Give only the number of lines in the items below that contain the string "leaves", treating uppercase and lowercase as distinct.

************

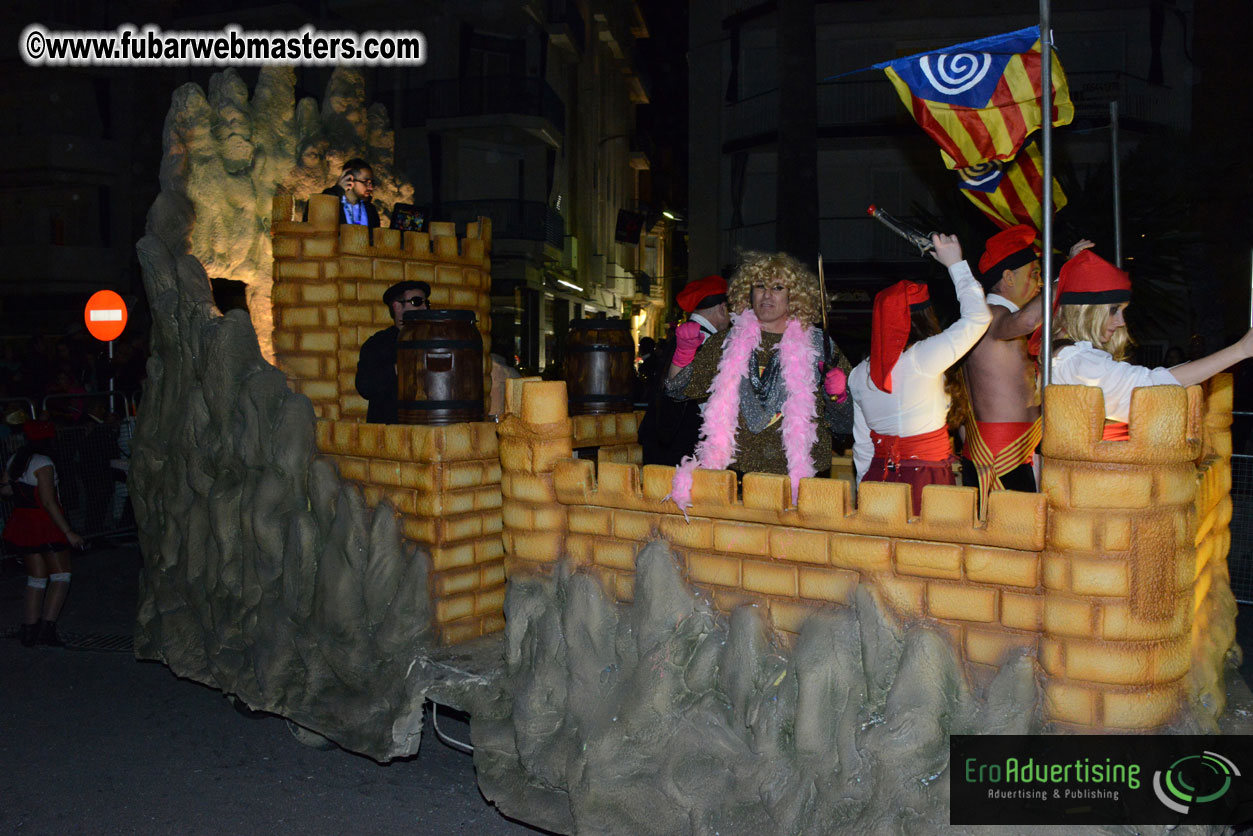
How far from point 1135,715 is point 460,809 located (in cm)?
289

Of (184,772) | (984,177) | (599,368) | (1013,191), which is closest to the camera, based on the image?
(984,177)

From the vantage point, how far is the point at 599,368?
17.0 feet

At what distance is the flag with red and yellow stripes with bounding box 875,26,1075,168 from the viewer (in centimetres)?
354

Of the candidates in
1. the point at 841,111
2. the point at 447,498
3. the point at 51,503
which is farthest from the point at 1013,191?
the point at 841,111

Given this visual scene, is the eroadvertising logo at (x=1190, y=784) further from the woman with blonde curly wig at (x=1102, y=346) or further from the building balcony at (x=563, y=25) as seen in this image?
the building balcony at (x=563, y=25)

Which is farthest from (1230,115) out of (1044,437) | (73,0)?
(73,0)

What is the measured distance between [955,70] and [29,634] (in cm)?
703

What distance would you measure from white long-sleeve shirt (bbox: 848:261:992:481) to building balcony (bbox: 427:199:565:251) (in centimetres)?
2201

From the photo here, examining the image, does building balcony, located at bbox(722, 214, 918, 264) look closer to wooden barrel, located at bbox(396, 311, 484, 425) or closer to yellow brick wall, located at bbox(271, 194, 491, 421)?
yellow brick wall, located at bbox(271, 194, 491, 421)

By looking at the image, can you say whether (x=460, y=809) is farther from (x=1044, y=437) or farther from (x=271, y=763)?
(x=1044, y=437)

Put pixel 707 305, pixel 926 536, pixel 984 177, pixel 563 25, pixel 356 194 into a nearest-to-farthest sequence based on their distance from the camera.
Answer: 1. pixel 926 536
2. pixel 984 177
3. pixel 707 305
4. pixel 356 194
5. pixel 563 25

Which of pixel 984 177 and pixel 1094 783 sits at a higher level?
pixel 984 177

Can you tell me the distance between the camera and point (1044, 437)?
9.48 ft

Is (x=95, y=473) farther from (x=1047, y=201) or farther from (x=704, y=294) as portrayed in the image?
(x=1047, y=201)
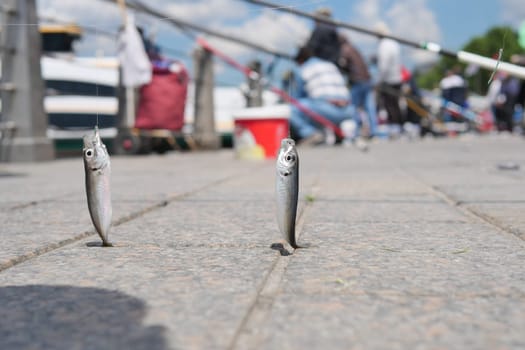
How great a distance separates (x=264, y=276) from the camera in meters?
1.53

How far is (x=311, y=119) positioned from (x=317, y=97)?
0.41m

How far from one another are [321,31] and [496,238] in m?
9.64

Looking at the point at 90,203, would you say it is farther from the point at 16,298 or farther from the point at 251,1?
the point at 251,1

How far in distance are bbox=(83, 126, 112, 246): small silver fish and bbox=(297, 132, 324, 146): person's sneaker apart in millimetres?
9127

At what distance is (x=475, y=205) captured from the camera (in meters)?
2.79

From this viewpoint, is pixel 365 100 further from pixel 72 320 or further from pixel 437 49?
pixel 72 320

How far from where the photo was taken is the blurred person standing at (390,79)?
1270 centimetres

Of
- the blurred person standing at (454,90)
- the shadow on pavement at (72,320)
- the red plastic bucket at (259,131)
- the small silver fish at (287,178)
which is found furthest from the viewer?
the blurred person standing at (454,90)

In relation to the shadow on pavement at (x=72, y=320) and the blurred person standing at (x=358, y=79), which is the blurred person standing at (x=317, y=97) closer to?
the blurred person standing at (x=358, y=79)

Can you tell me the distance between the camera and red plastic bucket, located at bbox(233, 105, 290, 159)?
291 inches

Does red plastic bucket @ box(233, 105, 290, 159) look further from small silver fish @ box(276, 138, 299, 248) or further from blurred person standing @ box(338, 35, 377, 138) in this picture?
small silver fish @ box(276, 138, 299, 248)

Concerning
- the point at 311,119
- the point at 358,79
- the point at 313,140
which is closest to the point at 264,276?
the point at 313,140

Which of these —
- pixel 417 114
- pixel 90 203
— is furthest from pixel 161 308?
pixel 417 114

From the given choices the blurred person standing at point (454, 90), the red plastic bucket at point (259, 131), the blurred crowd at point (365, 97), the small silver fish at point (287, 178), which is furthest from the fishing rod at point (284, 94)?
the small silver fish at point (287, 178)
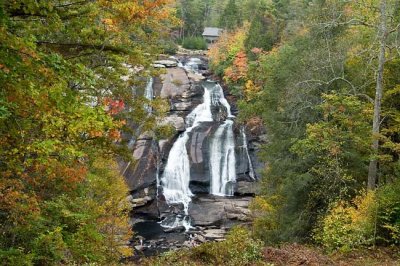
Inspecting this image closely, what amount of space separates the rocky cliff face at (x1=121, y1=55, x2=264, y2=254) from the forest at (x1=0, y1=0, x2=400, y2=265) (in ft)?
11.6

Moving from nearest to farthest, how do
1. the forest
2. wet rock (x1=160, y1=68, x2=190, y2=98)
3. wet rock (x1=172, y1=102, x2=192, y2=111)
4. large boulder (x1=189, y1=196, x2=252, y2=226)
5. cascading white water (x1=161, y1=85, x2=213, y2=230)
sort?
1. the forest
2. large boulder (x1=189, y1=196, x2=252, y2=226)
3. cascading white water (x1=161, y1=85, x2=213, y2=230)
4. wet rock (x1=172, y1=102, x2=192, y2=111)
5. wet rock (x1=160, y1=68, x2=190, y2=98)

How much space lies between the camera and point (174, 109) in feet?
108

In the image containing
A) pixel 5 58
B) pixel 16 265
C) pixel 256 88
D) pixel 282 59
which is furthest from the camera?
pixel 256 88

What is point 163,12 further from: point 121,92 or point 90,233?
point 90,233

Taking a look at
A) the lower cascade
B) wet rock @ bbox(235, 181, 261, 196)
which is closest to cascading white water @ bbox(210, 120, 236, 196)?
the lower cascade

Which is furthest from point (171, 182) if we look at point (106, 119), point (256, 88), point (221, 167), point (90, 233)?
point (106, 119)

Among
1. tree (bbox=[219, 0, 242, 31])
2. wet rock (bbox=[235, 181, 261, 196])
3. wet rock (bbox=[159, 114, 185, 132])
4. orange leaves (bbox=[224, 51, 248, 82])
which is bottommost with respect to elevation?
wet rock (bbox=[235, 181, 261, 196])

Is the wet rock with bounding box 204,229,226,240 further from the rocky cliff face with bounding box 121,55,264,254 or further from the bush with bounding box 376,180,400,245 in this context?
the bush with bounding box 376,180,400,245

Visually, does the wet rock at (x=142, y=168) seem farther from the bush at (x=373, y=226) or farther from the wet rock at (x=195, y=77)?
the bush at (x=373, y=226)

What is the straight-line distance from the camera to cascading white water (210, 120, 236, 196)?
1091 inches

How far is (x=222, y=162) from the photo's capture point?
28781 millimetres

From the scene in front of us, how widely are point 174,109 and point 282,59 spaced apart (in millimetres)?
13429

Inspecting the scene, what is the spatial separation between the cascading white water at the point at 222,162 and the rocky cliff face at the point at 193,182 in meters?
0.35

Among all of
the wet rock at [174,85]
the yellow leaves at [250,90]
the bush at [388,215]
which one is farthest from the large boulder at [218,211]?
the bush at [388,215]
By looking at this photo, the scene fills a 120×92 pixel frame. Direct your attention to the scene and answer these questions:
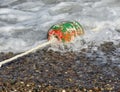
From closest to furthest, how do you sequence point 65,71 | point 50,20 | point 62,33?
point 65,71
point 62,33
point 50,20

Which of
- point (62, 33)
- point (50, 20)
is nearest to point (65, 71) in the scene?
point (62, 33)

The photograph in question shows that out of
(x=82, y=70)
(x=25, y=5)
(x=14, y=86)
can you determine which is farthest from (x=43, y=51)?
(x=25, y=5)

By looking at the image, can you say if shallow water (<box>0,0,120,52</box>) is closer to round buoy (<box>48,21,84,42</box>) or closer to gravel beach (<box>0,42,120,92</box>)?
round buoy (<box>48,21,84,42</box>)

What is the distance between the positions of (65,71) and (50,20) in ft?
9.81

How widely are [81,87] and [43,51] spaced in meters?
1.46

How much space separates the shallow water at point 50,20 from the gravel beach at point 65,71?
1.21ft

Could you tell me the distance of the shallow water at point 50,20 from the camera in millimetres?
6281

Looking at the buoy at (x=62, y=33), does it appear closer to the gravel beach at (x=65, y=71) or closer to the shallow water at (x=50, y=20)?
the shallow water at (x=50, y=20)

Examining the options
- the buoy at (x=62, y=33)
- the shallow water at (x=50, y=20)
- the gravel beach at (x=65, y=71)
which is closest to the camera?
the gravel beach at (x=65, y=71)

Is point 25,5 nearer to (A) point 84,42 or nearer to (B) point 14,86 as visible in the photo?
(A) point 84,42

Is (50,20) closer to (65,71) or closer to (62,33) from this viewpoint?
(62,33)

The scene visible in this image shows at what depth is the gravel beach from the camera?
14.8 ft

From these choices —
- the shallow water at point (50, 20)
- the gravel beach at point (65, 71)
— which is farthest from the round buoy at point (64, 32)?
the gravel beach at point (65, 71)

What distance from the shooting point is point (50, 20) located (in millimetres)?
7828
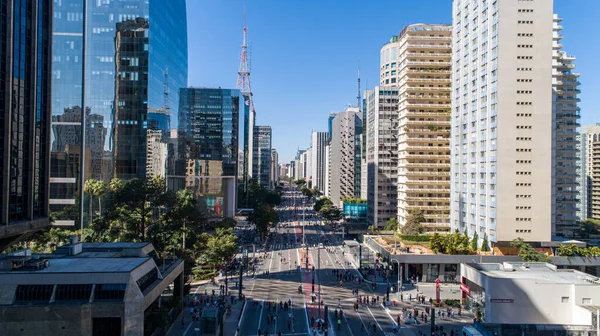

************

#### Task result:
2